==== PAGE

The best five-year fixed mortgage rates in Canada 2022

After consecutive years of record-low interest rates in Canada, we are entering a period of rising rates—which makes the cost of borrowing money, be it for a mortgage or a student loan, more expensive. The possibility of more rate hikes can make the stability of a five-year fixed mortgage rate seem like a good option compared to one with a variable rate—especially for first-time homebuyers or those about renew their existing mortgage. In fact, five-year fixed-rate mortgages are the most popular mortgage product in Canada. However, as with any financial product, they still have their drawbacks.

Before speaking to a lender or mortgage broker, learn more about how they compare to five-year variable mortgage rates.

What is a five-year fixed mortgage rate? 

As the name implies, a five-year fixed-rate mortgage comes with a mortgage term of five years—that’s the duration for which your mortgage contract remains in effect. In Canada, mortgage terms range from six months to 10 years, with five years being the most common. 

With a fixed-rate mortgage, your mortgage interest rate is locked in for the period of the contract. This means you can predict what your mortgage payments will be until your mortgage contract comes to an end and it’s time to renew. 

For this reason, fixed-rate mortgages can provide a greater sense of security than variable-rate mortgages. With a variable-rate mortgage, the interest rate can fluctuate throughout the term. This flux occurs as lenders adjust their prime rates in response to changes to the Bank of Canada’s overnight rate. The prime rate is currently at 5.45%.

Finally, fixed-rate mortgages can be open or closed. Whereas an open mortgage comes with the option of making additional regular or lump-sum mortgage payments without penalty, these actions are financially penalized with a closed mortgage. As a rule of thumb, closed-term mortgages come with lower interest rates because they offer less flexibility than open mortgages.

How to compare five-year fixed mortgage rates

The table at the top of this article provides a glance at the best mortgage rates offered by a swath of Canadian lenders. If you are shopping for a mortgage on a new home purchase, input the home price, down payment amount and location to view the best mortgage rates available. The tool can also be used to view mortgage rates for products with different rate types, such as variable, and terms, such as 25 years.

========
==== COLLECTED DATA

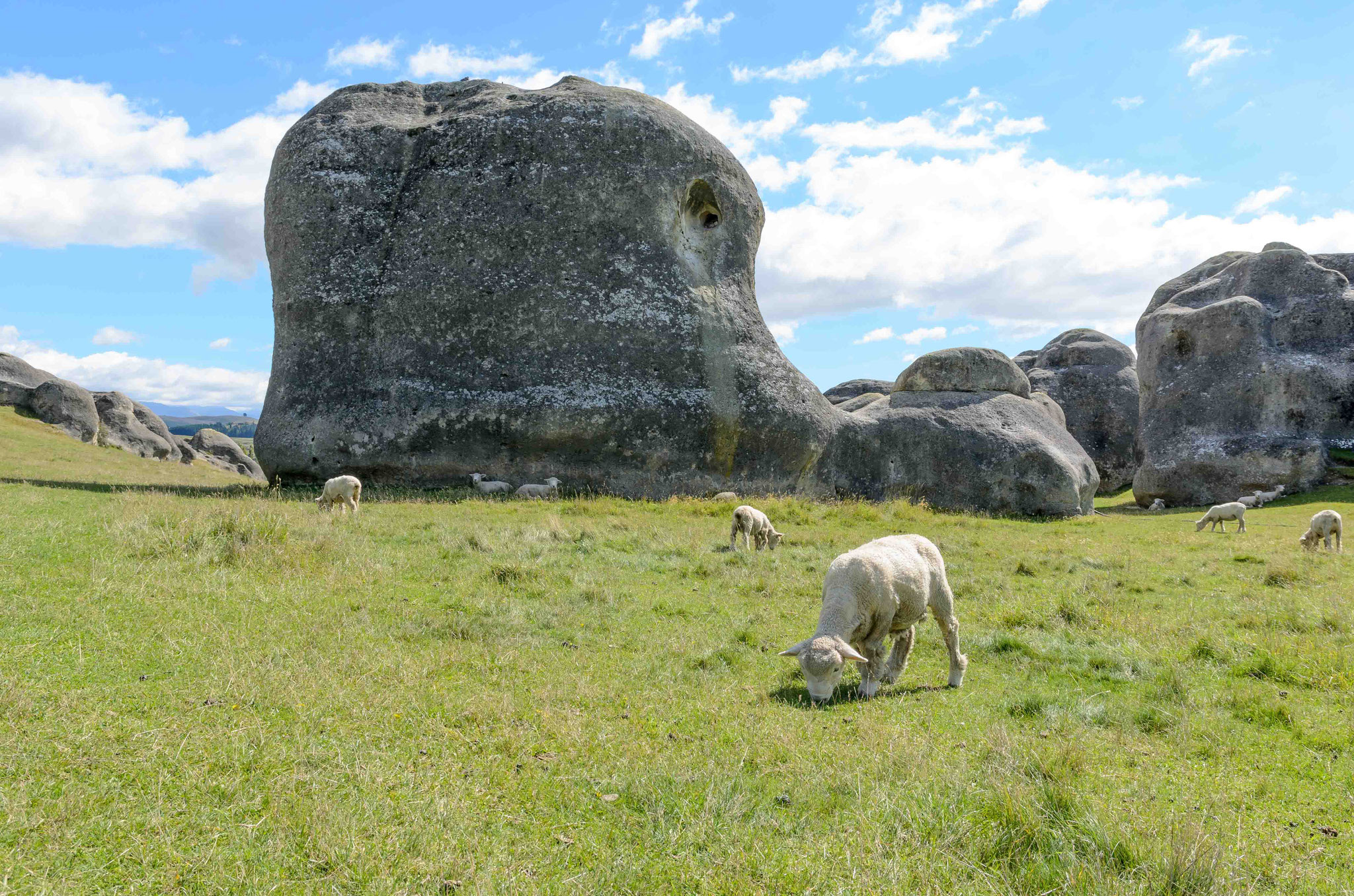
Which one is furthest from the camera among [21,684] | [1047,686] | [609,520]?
[609,520]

========

● **OBJECTIVE**:
List each detail the mortgage article says to enter in the tool to see the best rates for a new home purchase. Base your work only on the mortgage article.

● **RESULT BELOW**:
- Home price
- Down payment amount
- Location